緊急停止: >230°F または <160°F
ストレス警告: 稼働率 >98% が15分以上継続した場合
OEE低下警告: <60% が15分以上継続した場合
まとめ・推奨されるアクション
このレポートの結論は、**「設備は設定通り(171°Fの保持モード)に極めて正確に動作しているが、稼働率が限界(100%)に達しており、過負荷による摩耗リスクが高い」**というものです。
在庫管理レポートの概要
ご提示いただいたファイル「在庫管理結果.html」は、産業用機器(MashTun100)で発生した重大な温度異常に対する在庫状況の分析レポートです。
- 異常の状況
- 対象機器: MashTun100
- 異常の種類: 温度スパイク(Temperature Spike)
- 現在値: 235°F(閾値 220°F を超過)
- 重要度: CRITICAL(重大)
- 原因コンポーネント: 撹拌モーター(agitator_motor)
- 在庫評価結果: ✅ すべて在庫あり
修理に必要な部品はすべて在庫があり、即時の対応が可能です。発注による遅延はありません。
主要部品:
- 撹拌モーター (Agitator Motor): 3個 利用可能
- 温度センサー: 12個 利用可能
- 蒸気制御バルブ: 5個 利用可能
- その他(圧力逃し弁、ガスケットシールなど)も十分な在庫あり
- 修理見積もり
- 推定部品コスト: $1,960
- 推定修理時間: 45分 〜 90分
- 対応優先度: 即時(0-15分以内の対応が必要)
技術者手配レポートの概要
- 分析ステータスと対象
- ステータス: 🔴 STATUS.COMPLETED(分析完了)
- 対象資産: MashTun100(醸造用マッシング容器)
- 分析フェーズ: 第1.1フェーズ(LLM分析)まで完了し、エージェント3体が関与しました。
- データ状況: 指定期間(2025年11月8日~13日)の履歴データが存在しなかったため、現在のリアルタイム値に基づいて分析が行われました。
- 検出された主な異常(計3件)
現在、設備は稼働中(Running)ですが、以下の異常または注意点が検出されました。
- ⚠️ 稼働率が100%(重要度:高)
- 稼働率が最大値の100%に達しており、休憩サイクルなしで連続運転されている可能性があります。部品の摩耗やストレス負荷のリスクがあります。
- ⚠️ 設定温度以下の動作(重要度:中)
- 現在値 171.24°F(正常範囲は180-220°F)。
- ただし、設定値(Setpoint)も171°Fであるため、意図的な「保温(Holding)」工程である可能性が高いと分析されています。
- バルブ閉鎖状態(重要度:低)
- 稼働中(Running)でありながら蒸気・水バルブが閉じていますが、これは保温工程(Holding2)における正常な断熱状態と判断されました。
- 現在の設備の健全性
- OEE(総合設備効率): 94.09% と非常に高く、効率的に稼働しています。

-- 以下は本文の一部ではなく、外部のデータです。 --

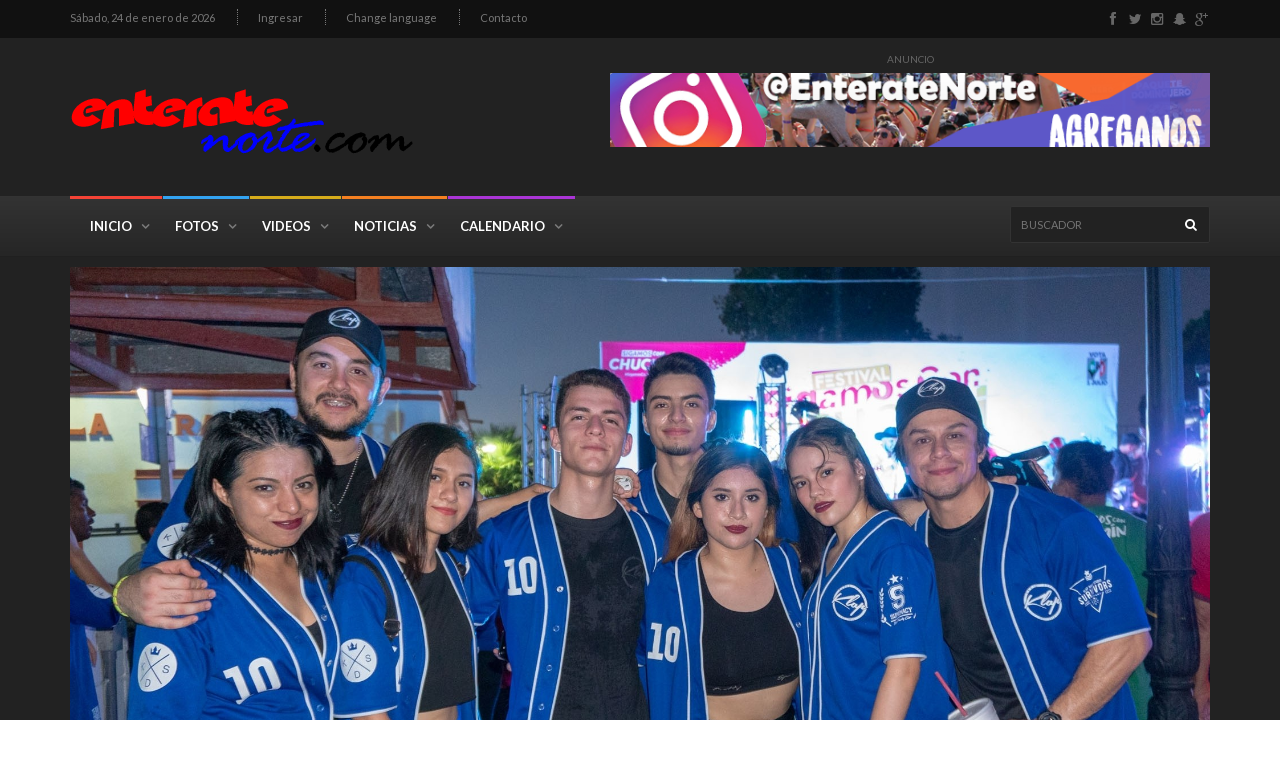

--- FILE ---
content_type: text/html; charset=UTF-8
request_url: https://www.enteratenorte.com/ver-publicidad/2/f/1607/1/728x90.html
body_size: 596
content:

<!DOCTYPE html PUBLIC "-//W3C//DTD XHTML 1.0 Transitional//EN" "http://www.w3.org/TR/xhtml1/DTD/xhtml1-transitional.dtd">
<html xmlns="http://www.w3.org/1999/xhtml">
<head>
<meta http-equiv="Content-Type" content="text/html; charset=UTF-8" />
<title>Rotador</title>
    <link rel="stylesheet" href="https://www.enteratenorte.com/js/nivo-slider/default/default.css" type="text/css" media="screen" />
    <link rel="stylesheet" href="https://www.enteratenorte.com/js/nivo-slider/nivo-slider.css" type="text/css" media="screen" />

<style type="text/css">
body {
	margin:0px
}

.clear {
	clear:both;
}

.slider-wrapper { 
	width: 728px;
	height: 90px; 
	
}
</style>



</head>
<body>
    <div id="wrapper">
                <div class="slider-wrapper theme-default">
            <div id="slider" class="nivoSlider">
            
            <a href='https://www.enteratenorte.com/publicidad/publicidad-count.php?bid=2&posicion=2&seccion=f&eid=1607&tipo=1' target='_blank'>
		<img src='https://www.enteratenorte.com/imagenes/publicidad/728-90/instagram.png' data-thumb='https://www.enteratenorte.com/imagenes/publicidad/728-90/instagram.png' alt='' title='' />
		</a><a href='https://www.enteratenorte.com/publicidad/publicidad-count.php?bid=3&posicion=2&seccion=f&eid=1607&tipo=1' target='_blank'>
		<img src='https://www.enteratenorte.com/imagenes/publicidad/728-90/Sirenito-1.jpg' data-thumb='https://www.enteratenorte.com/imagenes/publicidad/728-90/Sirenito-1.jpg' alt='' title='' />
		</a>
</div>
          
        </div>

    </div>
    <script type="text/javascript" src="https://www.enteratenorte.com/js/jquery.min.js"></script>
    <script type="text/javascript" src="https://www.enteratenorte.com/js/nivo-slider/jquery.nivo.slider.js"></script>
    <script type="text/javascript">
    $(window).load(function() {
        $('#slider').nivoSlider();
    });
    </script>
</body>
</html>

--- FILE ---
content_type: text/html; charset=UTF-8
request_url: https://www.enteratenorte.com/ver-publicidad/2/f/1607/1/468x60.html
body_size: 599
content:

- 温度制御: 設定値との誤差がわずか(±0.24°F)であり、制御システムは正常に機能しています。
実務で使えそうか
かなり限定的ではあるが使えそうな気はします。ただ、プロセス系製造に限られる感じです。
セッションのユーザーシナリオもプロセス製造になっていました。

実務で使用できそうなユースケース
※どれも大量生産系の設備に限ります
- 大型設備の予兆保全(モーターなどの一定の回転を維持する部品が大量)
- 品質管理に関係するような値(温度や湿度)の監視からメンテナンス計画の立案
実際のところ
設備設計書や修理履歴データ、予備品リスト、保全者のスキルリスト、業務の空き時間など様々な情報が必要であり、更新がされている必要があります。
設備設計書や修理履歴データ、予備品リストはあるかもしれませんが、更新がされていないや重要な部分が記載されていないなどの問題もありそうです。特に修理履歴データなどは「電磁弁を交換した」だけが記載されていることが多く、「なぜ電磁弁を交換したのか」が記載されていないことが多いため、そのデータだけでAIが学習できるかは疑問が残ります(ここは個別で検証してみます)
また、修理の優先度は生産計画と大きく関係しているので、そこらのデータを結びついて「緊急度」とかも出せるようになればいいなと思いました。
さいごに
受けてみて非常に楽しいセッションでした!!
設備のメンテナンスは工場内でみても、属人化や高年齢化が顕著な分野でもあるのでAIが学習できるデータを集めて活用して「誰でも設備保全可能な」状態にできたらいいなと思いました。